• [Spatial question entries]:
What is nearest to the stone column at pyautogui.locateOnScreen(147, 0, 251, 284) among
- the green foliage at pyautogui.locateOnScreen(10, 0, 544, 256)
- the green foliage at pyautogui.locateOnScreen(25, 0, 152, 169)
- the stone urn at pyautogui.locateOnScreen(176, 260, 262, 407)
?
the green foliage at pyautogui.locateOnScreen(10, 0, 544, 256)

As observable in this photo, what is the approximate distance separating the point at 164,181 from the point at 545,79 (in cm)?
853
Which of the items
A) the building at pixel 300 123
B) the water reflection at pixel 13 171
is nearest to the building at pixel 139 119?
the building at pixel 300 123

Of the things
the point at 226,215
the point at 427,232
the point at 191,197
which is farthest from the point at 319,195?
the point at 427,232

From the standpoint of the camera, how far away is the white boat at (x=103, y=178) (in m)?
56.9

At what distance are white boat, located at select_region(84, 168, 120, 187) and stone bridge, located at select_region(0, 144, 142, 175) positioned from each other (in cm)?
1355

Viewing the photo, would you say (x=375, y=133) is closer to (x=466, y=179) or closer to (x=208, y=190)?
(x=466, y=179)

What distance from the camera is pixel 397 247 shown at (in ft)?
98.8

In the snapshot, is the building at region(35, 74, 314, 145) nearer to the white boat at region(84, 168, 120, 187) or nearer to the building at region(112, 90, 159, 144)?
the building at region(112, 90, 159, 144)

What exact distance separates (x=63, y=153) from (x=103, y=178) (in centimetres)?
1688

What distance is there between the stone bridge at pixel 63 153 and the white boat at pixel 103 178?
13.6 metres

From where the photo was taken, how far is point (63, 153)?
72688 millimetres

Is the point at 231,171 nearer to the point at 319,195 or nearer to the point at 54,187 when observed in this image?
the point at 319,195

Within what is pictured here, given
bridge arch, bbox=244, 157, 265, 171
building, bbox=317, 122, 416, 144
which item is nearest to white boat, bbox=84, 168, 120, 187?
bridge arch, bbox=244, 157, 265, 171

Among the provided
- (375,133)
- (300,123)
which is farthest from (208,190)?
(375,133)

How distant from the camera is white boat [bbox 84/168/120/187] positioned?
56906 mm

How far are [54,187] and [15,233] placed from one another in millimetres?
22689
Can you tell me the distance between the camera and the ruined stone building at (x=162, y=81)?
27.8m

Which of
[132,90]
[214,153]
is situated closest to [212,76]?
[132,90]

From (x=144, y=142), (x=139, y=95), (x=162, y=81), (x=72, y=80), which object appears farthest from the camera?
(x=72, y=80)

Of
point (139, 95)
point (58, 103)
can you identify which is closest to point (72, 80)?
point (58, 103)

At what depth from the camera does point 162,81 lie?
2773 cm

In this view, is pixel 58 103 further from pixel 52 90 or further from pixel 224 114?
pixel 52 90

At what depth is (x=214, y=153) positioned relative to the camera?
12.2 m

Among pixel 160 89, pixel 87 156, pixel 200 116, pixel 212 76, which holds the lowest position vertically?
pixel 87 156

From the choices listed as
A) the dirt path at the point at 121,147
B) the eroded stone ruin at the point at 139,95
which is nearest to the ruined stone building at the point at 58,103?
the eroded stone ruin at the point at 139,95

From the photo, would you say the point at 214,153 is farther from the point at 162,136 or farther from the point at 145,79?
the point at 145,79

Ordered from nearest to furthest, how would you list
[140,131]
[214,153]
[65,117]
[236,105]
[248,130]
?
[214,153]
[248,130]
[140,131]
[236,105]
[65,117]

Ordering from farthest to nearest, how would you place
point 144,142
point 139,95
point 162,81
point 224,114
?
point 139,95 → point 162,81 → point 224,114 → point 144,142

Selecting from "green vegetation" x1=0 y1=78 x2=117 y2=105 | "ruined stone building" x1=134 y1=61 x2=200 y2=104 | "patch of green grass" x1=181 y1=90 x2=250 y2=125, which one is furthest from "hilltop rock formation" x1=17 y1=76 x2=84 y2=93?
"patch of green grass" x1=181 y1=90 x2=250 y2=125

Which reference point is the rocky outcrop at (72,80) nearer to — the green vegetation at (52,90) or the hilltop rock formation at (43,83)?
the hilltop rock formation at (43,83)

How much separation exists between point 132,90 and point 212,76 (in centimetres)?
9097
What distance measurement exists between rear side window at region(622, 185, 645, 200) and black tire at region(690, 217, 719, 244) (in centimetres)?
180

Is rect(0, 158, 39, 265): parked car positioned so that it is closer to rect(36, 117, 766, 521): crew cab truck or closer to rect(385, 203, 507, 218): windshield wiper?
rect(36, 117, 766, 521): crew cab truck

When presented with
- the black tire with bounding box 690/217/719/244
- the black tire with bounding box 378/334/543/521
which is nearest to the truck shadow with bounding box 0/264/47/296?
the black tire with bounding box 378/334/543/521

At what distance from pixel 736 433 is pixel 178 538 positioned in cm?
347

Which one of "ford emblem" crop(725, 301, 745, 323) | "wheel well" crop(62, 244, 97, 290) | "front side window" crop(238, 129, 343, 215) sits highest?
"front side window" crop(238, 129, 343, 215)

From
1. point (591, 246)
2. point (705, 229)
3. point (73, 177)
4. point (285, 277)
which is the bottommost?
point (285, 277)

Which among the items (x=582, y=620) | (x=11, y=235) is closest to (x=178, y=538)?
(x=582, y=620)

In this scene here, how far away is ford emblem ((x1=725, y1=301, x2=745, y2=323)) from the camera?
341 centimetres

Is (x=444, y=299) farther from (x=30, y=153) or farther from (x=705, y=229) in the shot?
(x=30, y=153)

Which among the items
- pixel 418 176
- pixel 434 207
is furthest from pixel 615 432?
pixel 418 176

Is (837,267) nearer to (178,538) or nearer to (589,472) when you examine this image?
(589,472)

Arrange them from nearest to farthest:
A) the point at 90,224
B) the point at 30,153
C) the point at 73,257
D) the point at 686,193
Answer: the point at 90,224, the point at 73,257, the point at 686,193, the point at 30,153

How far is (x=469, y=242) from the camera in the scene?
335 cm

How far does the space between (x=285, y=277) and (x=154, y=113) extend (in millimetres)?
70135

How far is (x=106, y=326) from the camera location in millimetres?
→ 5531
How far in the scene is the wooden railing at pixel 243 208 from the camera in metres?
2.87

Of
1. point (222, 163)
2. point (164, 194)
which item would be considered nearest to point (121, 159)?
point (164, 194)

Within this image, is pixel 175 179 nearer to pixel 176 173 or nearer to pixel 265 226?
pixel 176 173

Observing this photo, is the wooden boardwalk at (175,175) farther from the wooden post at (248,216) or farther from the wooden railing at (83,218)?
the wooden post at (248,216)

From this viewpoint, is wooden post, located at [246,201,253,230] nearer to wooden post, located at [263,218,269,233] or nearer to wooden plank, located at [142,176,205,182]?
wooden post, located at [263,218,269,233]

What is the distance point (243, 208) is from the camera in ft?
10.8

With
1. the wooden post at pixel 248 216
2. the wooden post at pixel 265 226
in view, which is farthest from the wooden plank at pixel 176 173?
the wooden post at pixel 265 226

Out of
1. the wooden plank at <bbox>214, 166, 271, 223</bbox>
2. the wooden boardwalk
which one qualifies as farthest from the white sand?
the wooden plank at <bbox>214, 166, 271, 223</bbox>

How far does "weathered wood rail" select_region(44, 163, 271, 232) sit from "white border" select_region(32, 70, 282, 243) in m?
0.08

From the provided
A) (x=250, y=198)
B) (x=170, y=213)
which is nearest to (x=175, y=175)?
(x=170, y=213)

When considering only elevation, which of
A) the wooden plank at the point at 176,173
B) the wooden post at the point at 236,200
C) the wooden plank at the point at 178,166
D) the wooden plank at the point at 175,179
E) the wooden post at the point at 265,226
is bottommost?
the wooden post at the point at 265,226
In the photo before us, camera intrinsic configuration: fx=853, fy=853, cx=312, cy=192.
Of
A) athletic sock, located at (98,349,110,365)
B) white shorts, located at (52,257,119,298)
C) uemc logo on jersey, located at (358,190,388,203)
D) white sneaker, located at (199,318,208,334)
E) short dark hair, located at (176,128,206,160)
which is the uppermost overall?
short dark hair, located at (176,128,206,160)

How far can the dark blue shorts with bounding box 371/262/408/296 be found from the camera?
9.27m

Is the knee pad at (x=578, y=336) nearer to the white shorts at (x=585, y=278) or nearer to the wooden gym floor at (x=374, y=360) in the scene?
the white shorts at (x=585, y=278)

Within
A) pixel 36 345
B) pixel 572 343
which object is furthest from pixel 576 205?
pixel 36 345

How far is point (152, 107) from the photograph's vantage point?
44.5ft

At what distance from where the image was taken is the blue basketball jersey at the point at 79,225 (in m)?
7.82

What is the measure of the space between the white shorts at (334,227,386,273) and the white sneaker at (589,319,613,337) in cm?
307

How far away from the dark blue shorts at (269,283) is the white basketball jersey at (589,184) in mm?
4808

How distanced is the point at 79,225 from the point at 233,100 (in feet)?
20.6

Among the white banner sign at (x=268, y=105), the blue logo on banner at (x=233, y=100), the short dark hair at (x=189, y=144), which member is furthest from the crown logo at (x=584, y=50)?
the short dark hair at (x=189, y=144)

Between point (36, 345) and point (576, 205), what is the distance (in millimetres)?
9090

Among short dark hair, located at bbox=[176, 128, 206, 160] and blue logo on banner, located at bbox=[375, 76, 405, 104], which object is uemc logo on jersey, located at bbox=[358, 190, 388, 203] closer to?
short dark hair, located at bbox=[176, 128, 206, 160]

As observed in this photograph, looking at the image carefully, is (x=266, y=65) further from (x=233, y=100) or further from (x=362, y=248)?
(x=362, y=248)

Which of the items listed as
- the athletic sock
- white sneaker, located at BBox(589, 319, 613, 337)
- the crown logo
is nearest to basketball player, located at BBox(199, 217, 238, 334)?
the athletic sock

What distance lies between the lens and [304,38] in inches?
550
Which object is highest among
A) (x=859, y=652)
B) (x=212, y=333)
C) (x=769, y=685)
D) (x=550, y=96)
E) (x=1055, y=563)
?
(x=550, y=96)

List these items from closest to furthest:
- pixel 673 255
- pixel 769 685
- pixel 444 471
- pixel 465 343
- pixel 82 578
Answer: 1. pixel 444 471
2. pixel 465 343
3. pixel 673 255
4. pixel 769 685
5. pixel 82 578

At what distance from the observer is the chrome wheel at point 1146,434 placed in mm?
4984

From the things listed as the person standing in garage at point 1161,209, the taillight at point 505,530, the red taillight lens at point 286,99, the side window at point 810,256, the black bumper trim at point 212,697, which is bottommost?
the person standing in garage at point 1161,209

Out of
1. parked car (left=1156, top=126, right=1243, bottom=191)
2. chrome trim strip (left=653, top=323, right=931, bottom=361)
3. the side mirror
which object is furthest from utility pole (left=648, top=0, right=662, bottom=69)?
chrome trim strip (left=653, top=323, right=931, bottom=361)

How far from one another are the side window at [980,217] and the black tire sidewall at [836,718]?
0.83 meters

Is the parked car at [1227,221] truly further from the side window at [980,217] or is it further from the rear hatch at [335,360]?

• [Given instruction]: Repeat the rows word for word, from the start up to and including the line that contains "- the green foliage at pyautogui.locateOnScreen(25, 0, 152, 169)".

• [Exercise solution]:
What is nearest to the stone column at pyautogui.locateOnScreen(147, 0, 251, 284) among
- the green foliage at pyautogui.locateOnScreen(10, 0, 544, 256)
- the green foliage at pyautogui.locateOnScreen(25, 0, 152, 169)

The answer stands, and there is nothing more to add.